WHAT TO PRODUCE:
Quote the passage below on why Mary was called "Magdalene" in full, word for word.

Option f is a fascinating but unlikely possibility, and options e and h are logical but abstruse, therefore weak as explanations for why Mary’s friends would call her “Magdalene”. Still, the erudite amanuensis could well have had e and h and especially f in his own mind as he composed the gospel, especially as he sought appropriate imagery for describing the nearly indescribable scene of Jesus’s resurrection. In the process of borrowing Song of Songs 4:15 in his composition of that episode he could well have read mayan gannim, in the same verse, been struck by the phonetic resemblance to Magdalena, and borne in mind a poetic association between the “wellspring of water” (which is what mayan gannim means) and Mary’s tears.

That leaves either c, g, or j as the reason that her friends called her “Magdalene”. Some combination of c and g would be a sensible if cautious conclusion, especially if Mary had a beautiful neck or breasts. Option j is the risky conclusion and has to prove itself through time and scholarly debate, but the ground has long been prepared for it by such scholars as Raphael Patai (The Hebrew Goddess) and Merlin Stone (When God was a Woman). I myself lean toward it as the best solution. It would succinctly denote what fact about this Mary most stood out to those who knew, what they would have considered the most significant fact about her: her having been a Samaritan Temple priestess.

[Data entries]
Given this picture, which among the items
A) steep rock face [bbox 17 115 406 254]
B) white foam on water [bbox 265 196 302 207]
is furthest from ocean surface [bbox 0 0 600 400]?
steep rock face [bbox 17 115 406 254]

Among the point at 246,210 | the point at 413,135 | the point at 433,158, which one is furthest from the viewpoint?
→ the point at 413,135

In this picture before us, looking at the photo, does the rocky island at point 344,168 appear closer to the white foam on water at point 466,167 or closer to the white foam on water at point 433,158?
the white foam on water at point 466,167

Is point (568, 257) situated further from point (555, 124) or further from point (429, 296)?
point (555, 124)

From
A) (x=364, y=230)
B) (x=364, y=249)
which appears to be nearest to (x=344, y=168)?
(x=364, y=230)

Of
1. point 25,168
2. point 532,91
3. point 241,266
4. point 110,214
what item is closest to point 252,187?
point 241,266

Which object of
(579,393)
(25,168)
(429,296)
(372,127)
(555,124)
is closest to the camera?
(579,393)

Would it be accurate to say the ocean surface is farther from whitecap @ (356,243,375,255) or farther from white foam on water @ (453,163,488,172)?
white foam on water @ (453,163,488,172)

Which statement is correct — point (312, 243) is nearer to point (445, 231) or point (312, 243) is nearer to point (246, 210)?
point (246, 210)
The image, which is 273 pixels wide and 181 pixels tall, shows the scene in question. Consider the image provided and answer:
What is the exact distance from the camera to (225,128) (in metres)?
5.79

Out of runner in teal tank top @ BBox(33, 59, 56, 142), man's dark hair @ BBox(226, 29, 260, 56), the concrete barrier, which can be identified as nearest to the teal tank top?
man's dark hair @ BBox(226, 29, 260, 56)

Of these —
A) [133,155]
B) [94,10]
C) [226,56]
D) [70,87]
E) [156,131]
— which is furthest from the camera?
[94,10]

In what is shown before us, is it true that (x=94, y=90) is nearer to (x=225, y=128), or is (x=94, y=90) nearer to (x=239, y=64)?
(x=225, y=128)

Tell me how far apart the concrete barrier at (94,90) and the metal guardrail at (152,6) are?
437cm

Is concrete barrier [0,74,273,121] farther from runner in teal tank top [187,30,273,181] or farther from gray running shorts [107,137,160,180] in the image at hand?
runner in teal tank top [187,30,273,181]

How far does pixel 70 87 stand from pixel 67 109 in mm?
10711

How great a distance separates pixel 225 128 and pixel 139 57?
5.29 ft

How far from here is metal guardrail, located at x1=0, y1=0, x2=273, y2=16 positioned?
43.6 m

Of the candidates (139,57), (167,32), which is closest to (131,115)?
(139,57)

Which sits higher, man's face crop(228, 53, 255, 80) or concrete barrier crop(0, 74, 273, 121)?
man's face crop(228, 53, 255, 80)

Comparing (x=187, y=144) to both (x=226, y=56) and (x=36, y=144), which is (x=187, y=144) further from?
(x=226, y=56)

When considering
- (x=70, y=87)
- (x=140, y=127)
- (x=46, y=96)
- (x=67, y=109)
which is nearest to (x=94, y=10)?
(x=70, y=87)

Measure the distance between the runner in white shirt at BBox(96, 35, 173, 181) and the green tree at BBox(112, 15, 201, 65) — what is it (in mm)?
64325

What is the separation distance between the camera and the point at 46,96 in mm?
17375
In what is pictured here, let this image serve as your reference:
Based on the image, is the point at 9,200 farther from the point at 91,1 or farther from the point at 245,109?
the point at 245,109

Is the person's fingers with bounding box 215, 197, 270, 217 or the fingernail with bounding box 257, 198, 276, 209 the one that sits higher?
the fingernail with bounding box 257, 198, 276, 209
---
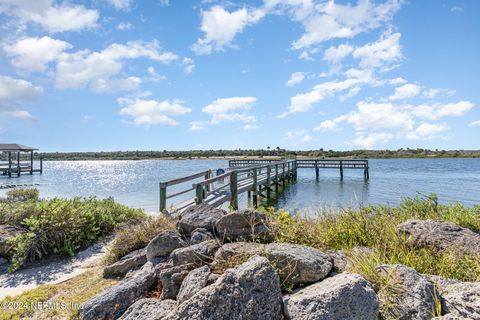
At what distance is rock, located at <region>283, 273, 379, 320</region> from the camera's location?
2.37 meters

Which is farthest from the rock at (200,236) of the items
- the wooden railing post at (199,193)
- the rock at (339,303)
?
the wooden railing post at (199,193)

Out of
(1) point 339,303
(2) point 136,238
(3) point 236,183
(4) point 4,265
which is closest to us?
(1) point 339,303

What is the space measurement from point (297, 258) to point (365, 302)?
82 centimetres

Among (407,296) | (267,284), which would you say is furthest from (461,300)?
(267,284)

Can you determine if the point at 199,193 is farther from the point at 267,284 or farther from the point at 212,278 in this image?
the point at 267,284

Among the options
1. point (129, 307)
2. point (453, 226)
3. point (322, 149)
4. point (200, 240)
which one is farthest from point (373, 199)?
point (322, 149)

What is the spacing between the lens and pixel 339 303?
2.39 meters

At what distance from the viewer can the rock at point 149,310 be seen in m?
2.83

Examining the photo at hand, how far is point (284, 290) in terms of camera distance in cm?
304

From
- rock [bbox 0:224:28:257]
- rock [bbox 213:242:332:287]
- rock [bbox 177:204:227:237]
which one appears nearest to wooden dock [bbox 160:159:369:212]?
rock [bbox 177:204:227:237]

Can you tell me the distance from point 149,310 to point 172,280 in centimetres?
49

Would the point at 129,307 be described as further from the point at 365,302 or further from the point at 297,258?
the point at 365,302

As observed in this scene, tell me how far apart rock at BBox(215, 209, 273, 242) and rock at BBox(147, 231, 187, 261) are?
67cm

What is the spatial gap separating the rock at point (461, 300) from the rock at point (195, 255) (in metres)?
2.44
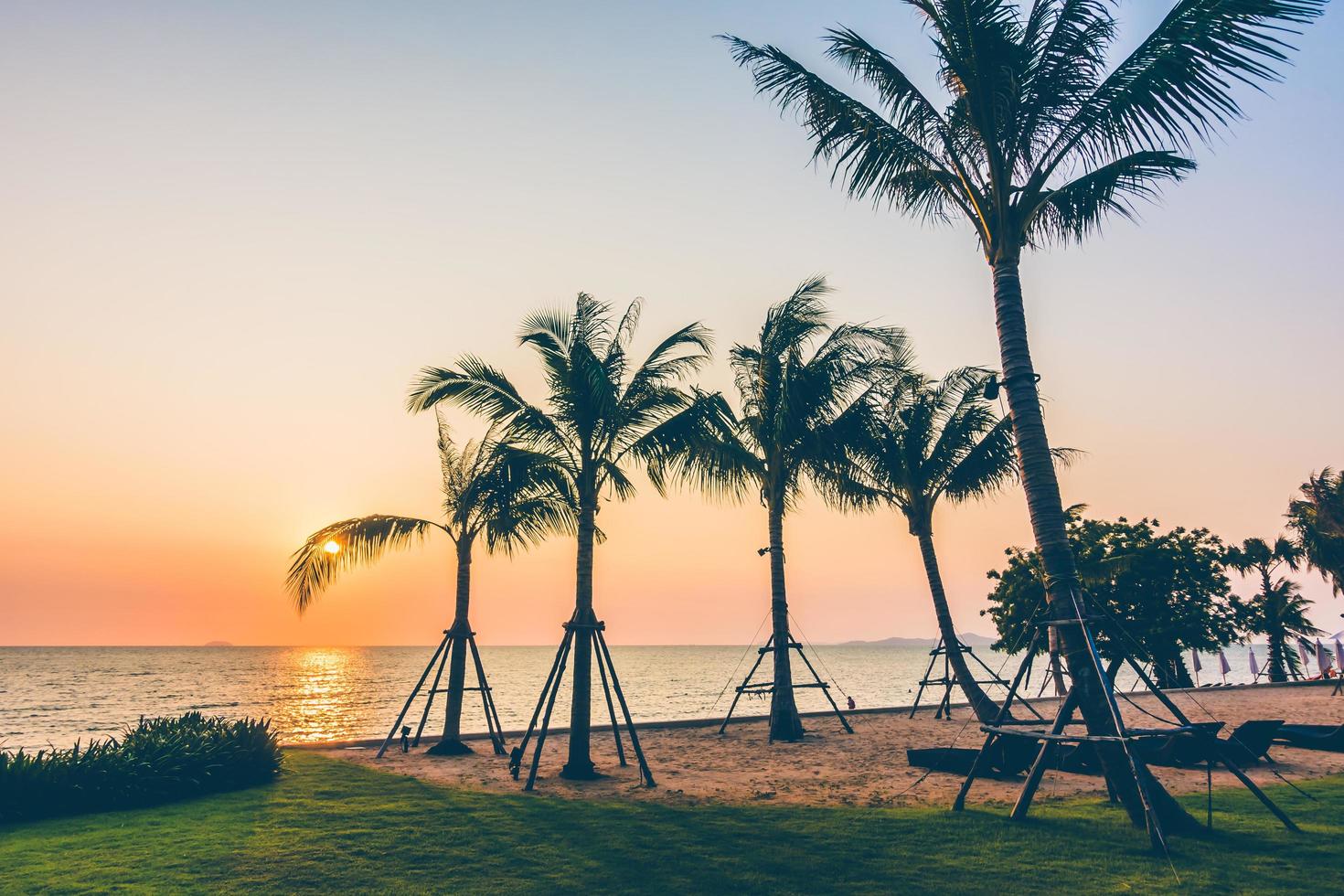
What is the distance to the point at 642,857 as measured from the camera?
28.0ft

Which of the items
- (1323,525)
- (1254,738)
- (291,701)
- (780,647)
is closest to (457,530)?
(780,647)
==
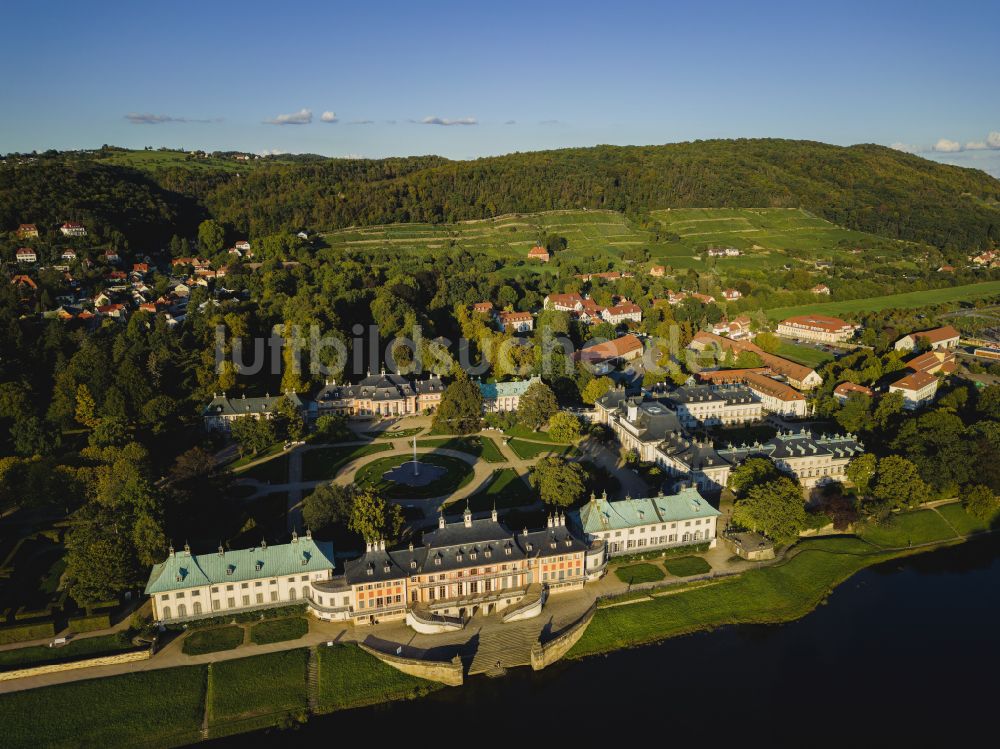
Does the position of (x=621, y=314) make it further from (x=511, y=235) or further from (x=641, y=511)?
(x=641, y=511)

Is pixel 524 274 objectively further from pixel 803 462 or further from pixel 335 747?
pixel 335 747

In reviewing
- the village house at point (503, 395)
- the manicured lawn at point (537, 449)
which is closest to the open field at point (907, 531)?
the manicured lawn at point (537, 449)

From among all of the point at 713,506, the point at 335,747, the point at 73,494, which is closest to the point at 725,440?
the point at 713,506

RESPONSE TO THE EXERCISE:
Option f is a fascinating but unlikely possibility, and options e and h are logical but abstruse, therefore weak as explanations for why Mary’s friends would call her “Magdalene”. Still, the erudite amanuensis could well have had e and h and especially f in his own mind as he composed the gospel, especially as he sought appropriate imagery for describing the nearly indescribable scene of Jesus’s resurrection. In the process of borrowing Song of Songs 4:15 in his composition of that episode he could well have read mayan gannim, in the same verse, been struck by the phonetic resemblance to Magdalena, and borne in mind a poetic association between the “wellspring of water” (which is what mayan gannim means) and Mary’s tears.

That leaves either c, g, or j as the reason that her friends called her “Magdalene”. Some combination of c and g would be a sensible if cautious conclusion, especially if Mary had a beautiful neck or breasts. Option j is the risky conclusion and has to prove itself through time and scholarly debate, but the ground has long been prepared for it by such scholars as Raphael Patai (The Hebrew Goddess) and Merlin Stone (When God was a Woman). I myself lean toward it as the best solution. It would succinctly denote what fact about this Mary most stood out to those who knew, what they would have considered the most significant fact about her: her having been a Samaritan Temple priestess.